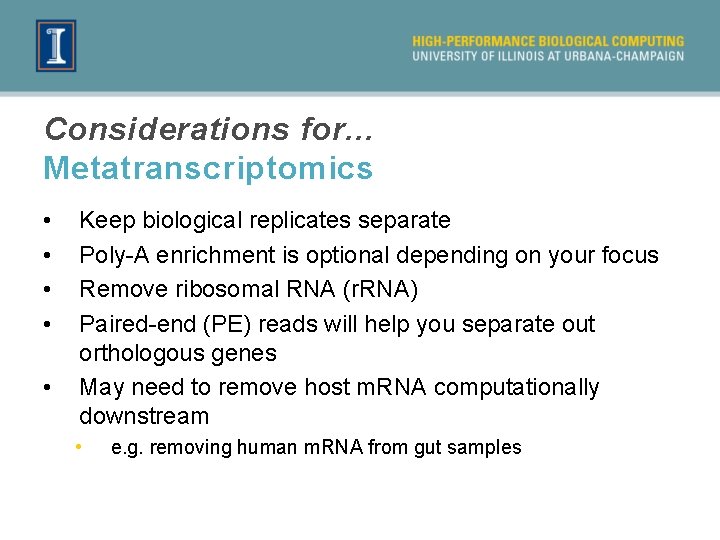 I

HIGH-PERFORMANCE BIOLOGICAL COMPUTING
UNIVERSITY OF ILLINOIS AT URBANA-CHAMPAIGN

Considerations for...
Metatranscriptomics

• Keep biological replicates separate
• Poly-A enrichment is optional depending on your focus
• Remove ribosomal RNA (rRNA)
• Paired-end (PE) reads will help you separate out orthologous genes
• May need to remove host mRNA computationally downstream
  • e.g. removing human mRNA from gut samples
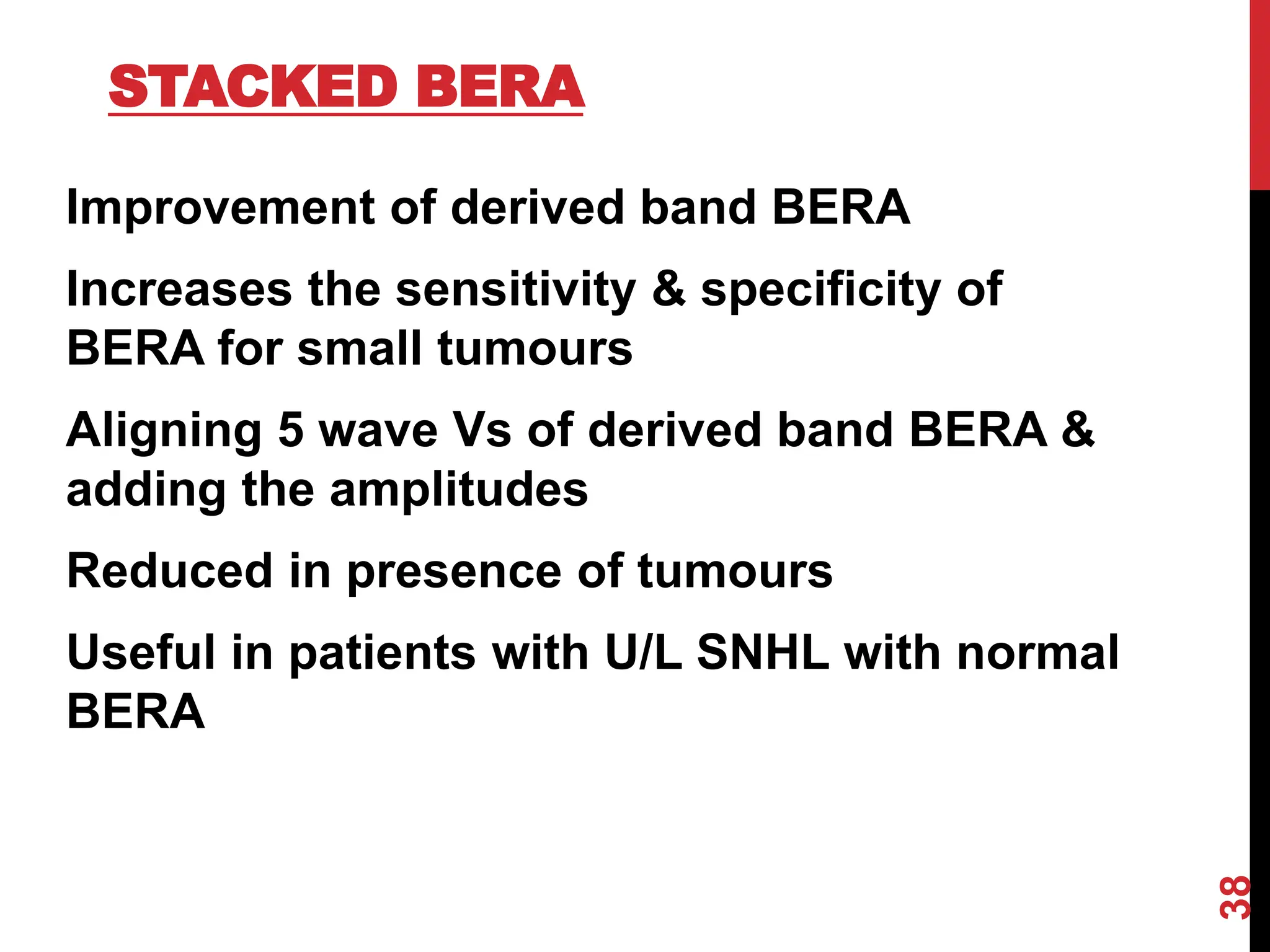 STACKED BERA

Improvement of derived band BERA

Increases the sensitivity & specificity of BERA for small tumours

Aligning 5 wave Vs of derived band BERA & adding the amplitudes

Reduced in presence of tumours

Useful in patients with U/L SNHL with normal BERA

38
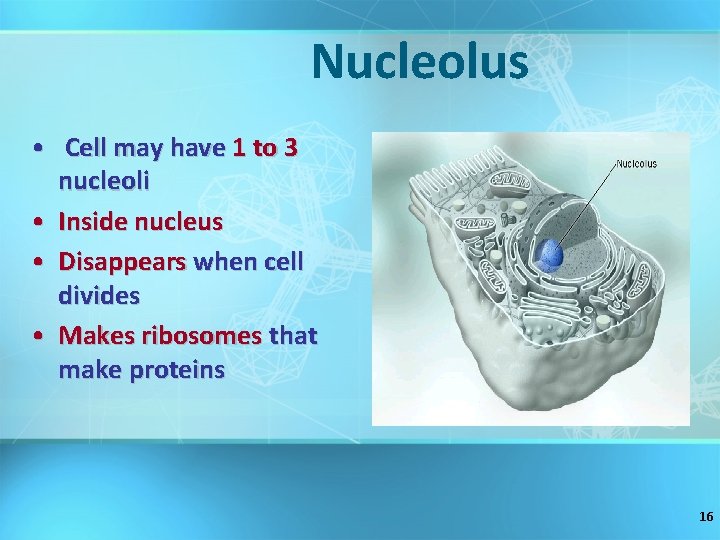 Nucleolus

• Cell may have 1 to 3 nucleoli
• Inside nucleus
• Disappears when cell divides
• Makes ribosomes that make proteins

Nucleolus

16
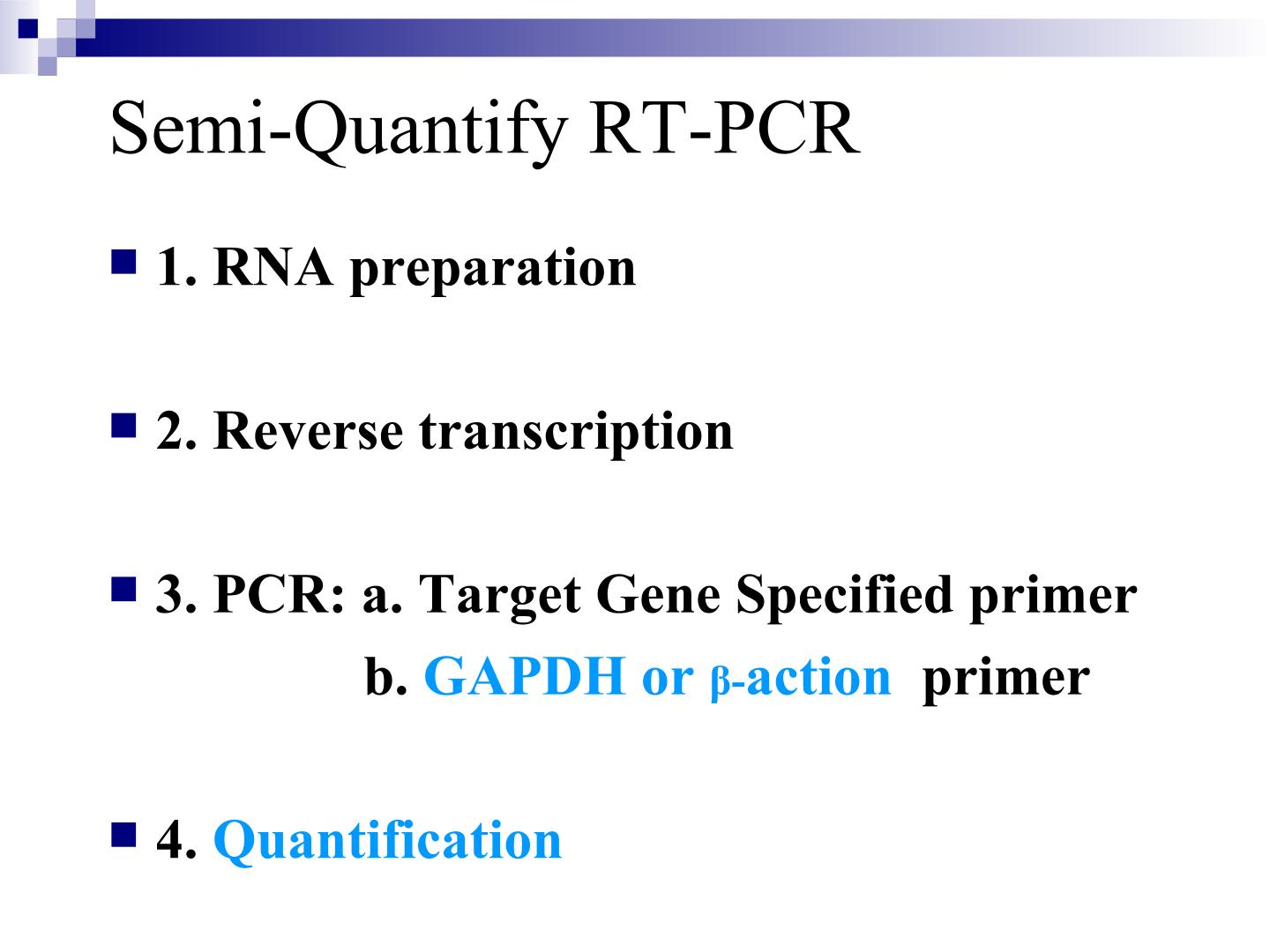 Semi-Quantify RT-PCR

1. RNA preparation

2. Reverse transcription

3. PCR: a. Target Gene Specified primer
b. GAPDH or β-action primer

4. Quantification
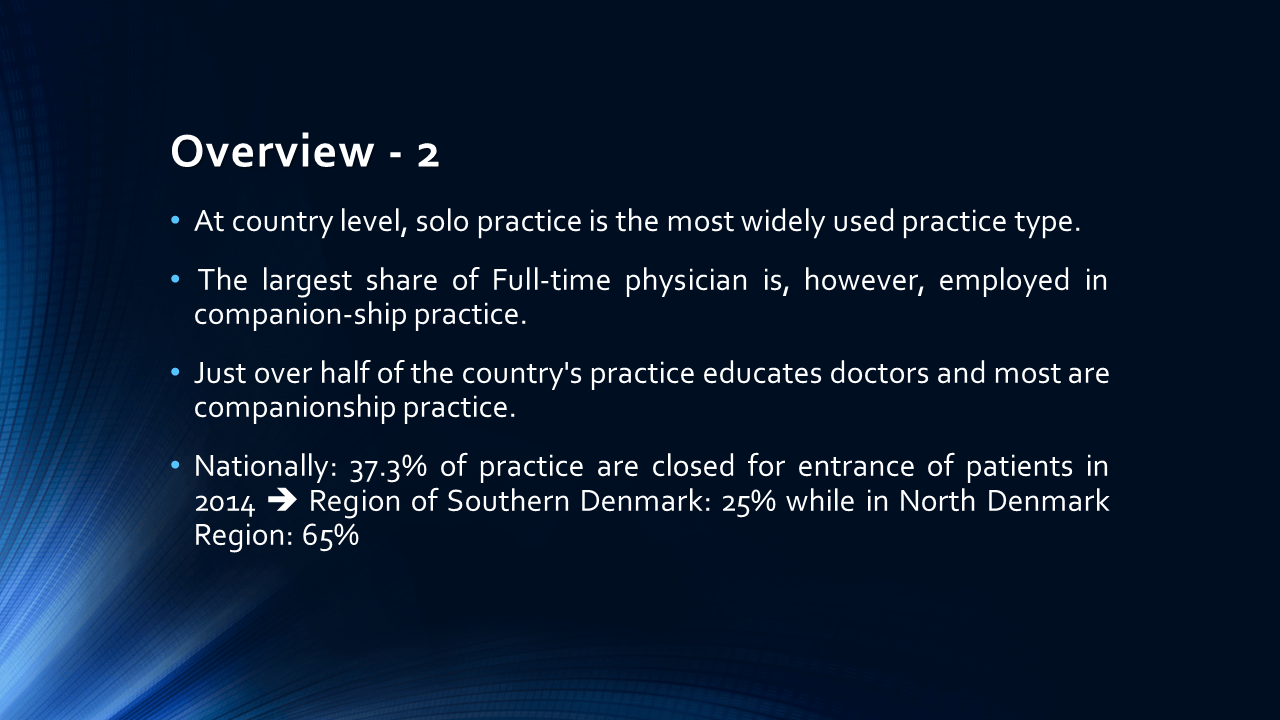 Overview - 2

• At country level, solo practice is the most widely used practice type.

• The largest share of Full-time physician is, however, employed in companion-ship practice.

• Just over half of the country's practice educates doctors and most are companionship practice.

• Nationally: 37.3% of practice are closed for entrance of patients in 2014 ➔ Region of Southern Denmark: 25% while in North Denmark Region: 65%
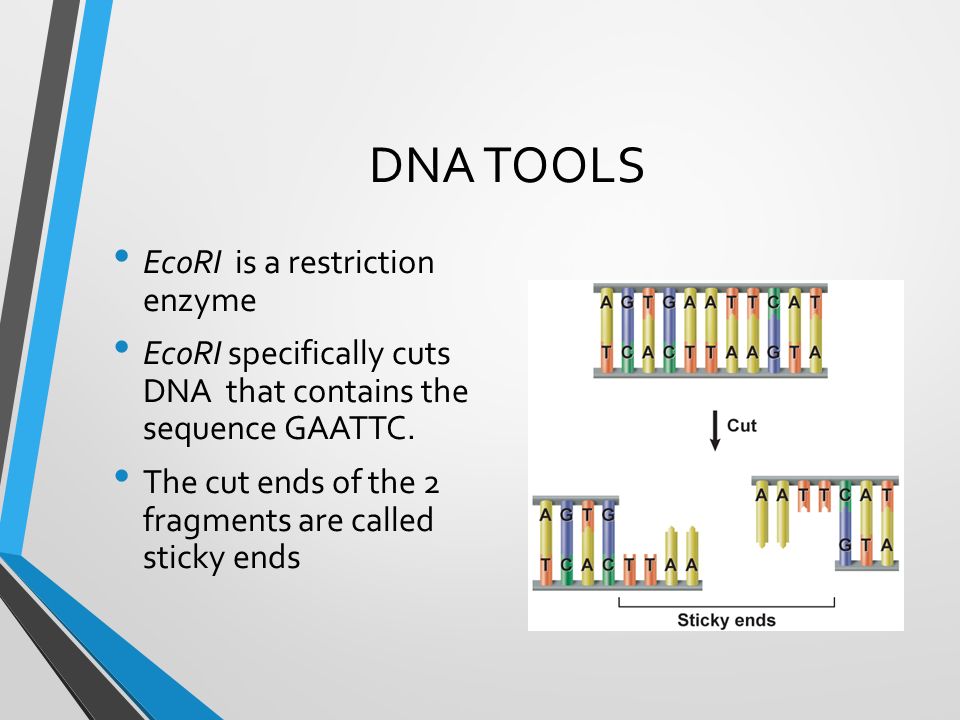 DNA TOOLS

• EcoRI is a restriction enzyme

• EcoRI specifically cuts DNA that contains the sequence GAATTC.

• The cut ends of the 2 fragments are called sticky ends

A G T G A A T T C A T
T C A C T T A A G T A

Cut

A G T G
T C A C T T A A

A A T T C A T
G T A

Sticky ends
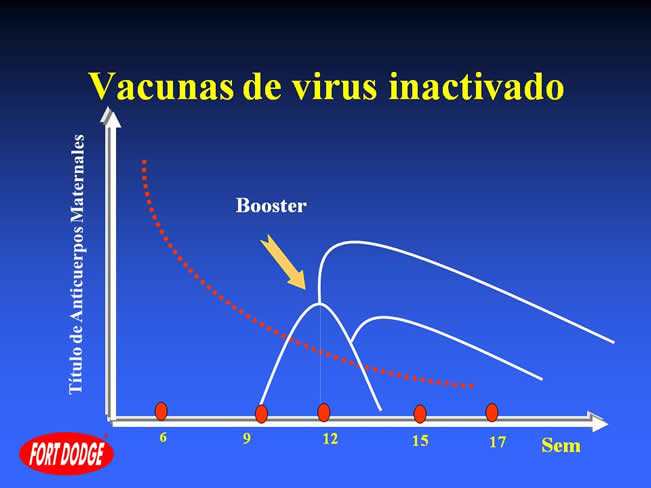 Vacunas de virus inactivado

Título de Anticuerpos Maternales

Booster

6
9
12
15
17
Sem

FORT DODGE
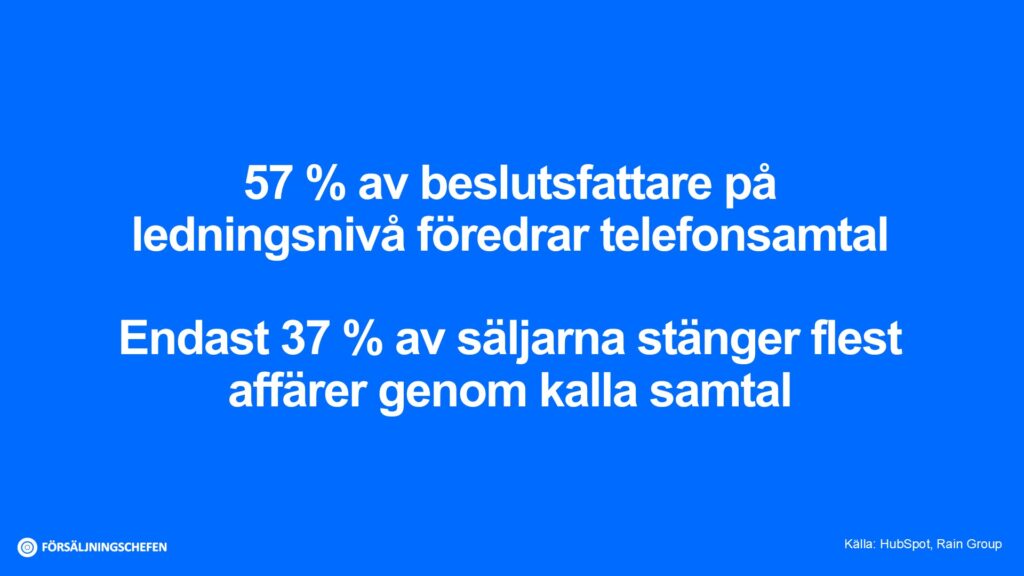 57 % av beslutsfattare på ledningsnivå föredrar telefonsamtal

Endast 37 % av säljarna stänger flest affärer genom kalla samtal

FÖRSÄLJNINGSCHEFEN

Källa: HubSpot, Rain Group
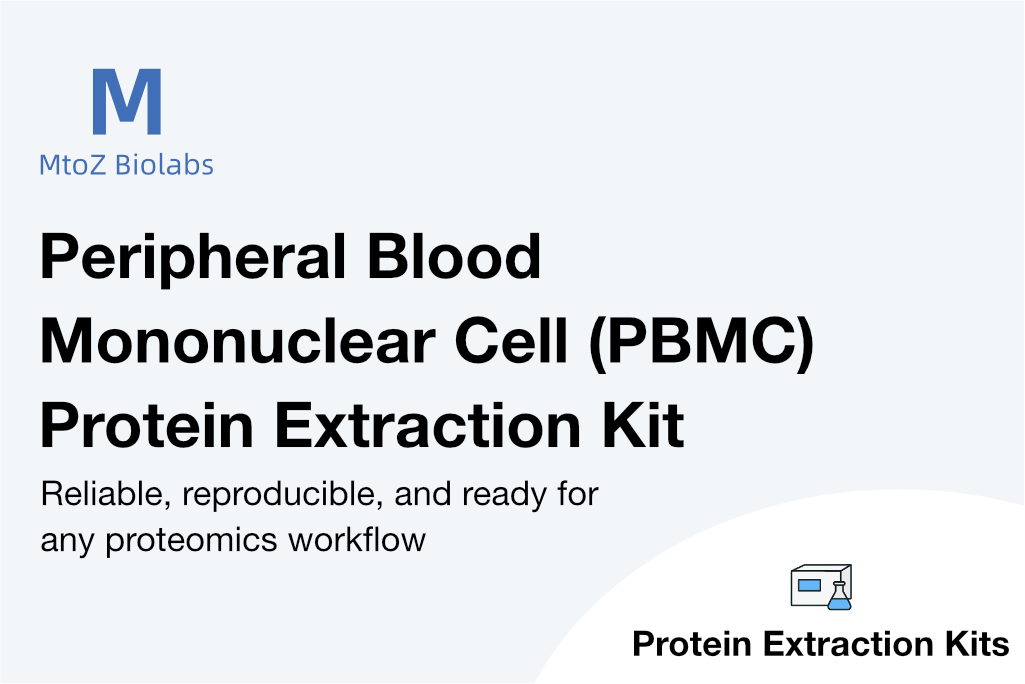 M
MtoZ Biolabs

Peripheral Blood Mononuclear Cell (PBMC) Protein Extraction Kit

Reliable, reproducible, and ready for any proteomics workflow

Protein Extraction Kits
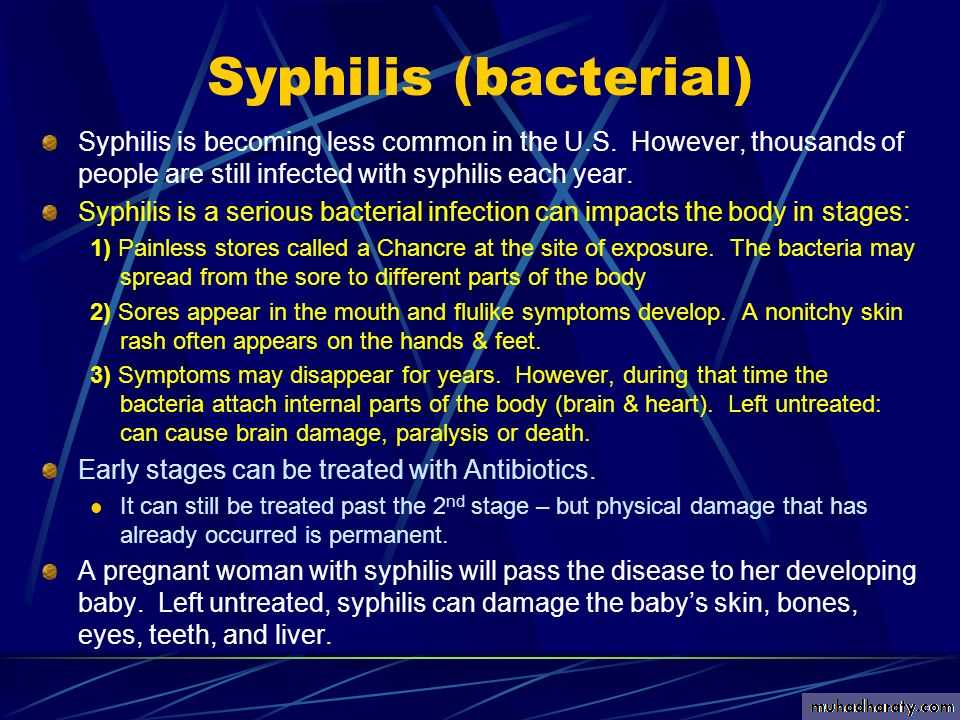 Syphilis (bacterial)

Syphilis is becoming less common in the U.S. However, thousands of people are still infected with syphilis each year.

Syphilis is a serious bacterial infection can impacts the body in stages:

1) Painless stores called a Chancre at the site of exposure. The bacteria may spread from the sore to different parts of the body

2) Sores appear in the mouth and flulike symptoms develop. A nonitchy skin rash often appears on the hands & feet.

3) Symptoms may disappear for years. However, during that time the bacteria attach internal parts of the body (brain & heart). Left untreated: can cause brain damage, paralysis or death.

Early stages can be treated with Antibiotics.

It can still be treated past the 2$^{nd}$ stage – but physical damage that has already occurred is permanent.

A pregnant woman with syphilis will pass the disease to her developing baby. Left untreated, syphilis can damage the baby's skin, bones, eyes, teeth, and liver.

muhadharaty.com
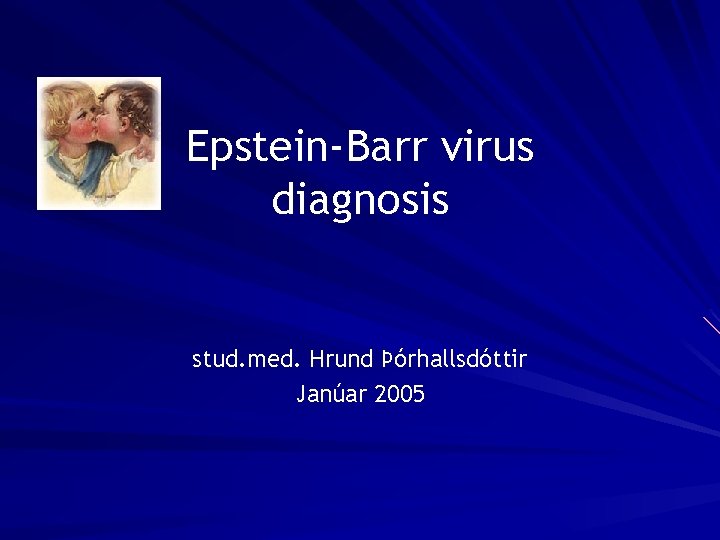 Epstein-Barr virus diagnosis

stud.med. Hrund Þórhallsdóttir
Janúar 2005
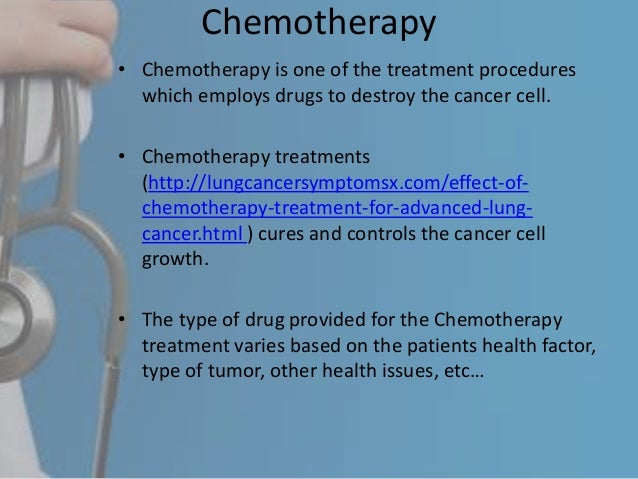 Chemotherapy

• Chemotherapy is one of the treatment procedures which employs drugs to destroy the cancer cell.

• Chemotherapy treatments (http://lungcancersymptomsx.com/effect-of-chemotherapy-treatment-for-advanced-lung-cancer.html ) cures and controls the cancer cell growth.

• The type of drug provided for the Chemotherapy treatment varies based on the patients health factor, type of tumor, other health issues, etc…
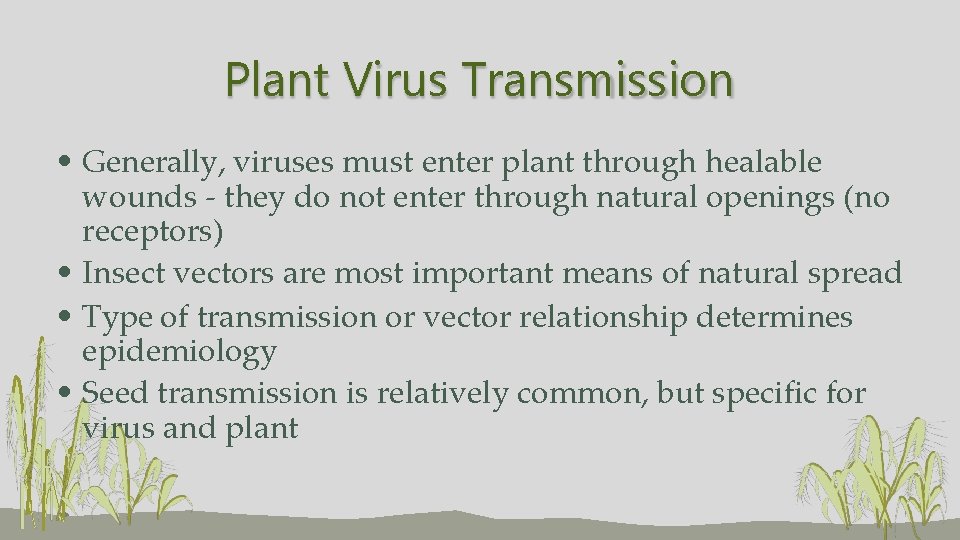 Plant Virus Transmission

• Generally, viruses must enter plant through healable wounds - they do not enter through natural openings (no receptors)
• Insect vectors are most important means of natural spread
• Type of transmission or vector relationship determines epidemiology
• Seed transmission is relatively common, but specific for virus and plant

┄┄┄┄┄┄┄┄┄┄

Scan the records for the word "skin" and copy every line where it is found.

Output for this task:
2) Sores appear in the mouth and flulike symptoms develop. A nonitchy skin rash often appears on the hands & feet.
A pregnant woman with syphilis will pass the disease to her developing baby. Left untreated, syphilis can damage the baby's skin, bones, eyes, teeth, and liver.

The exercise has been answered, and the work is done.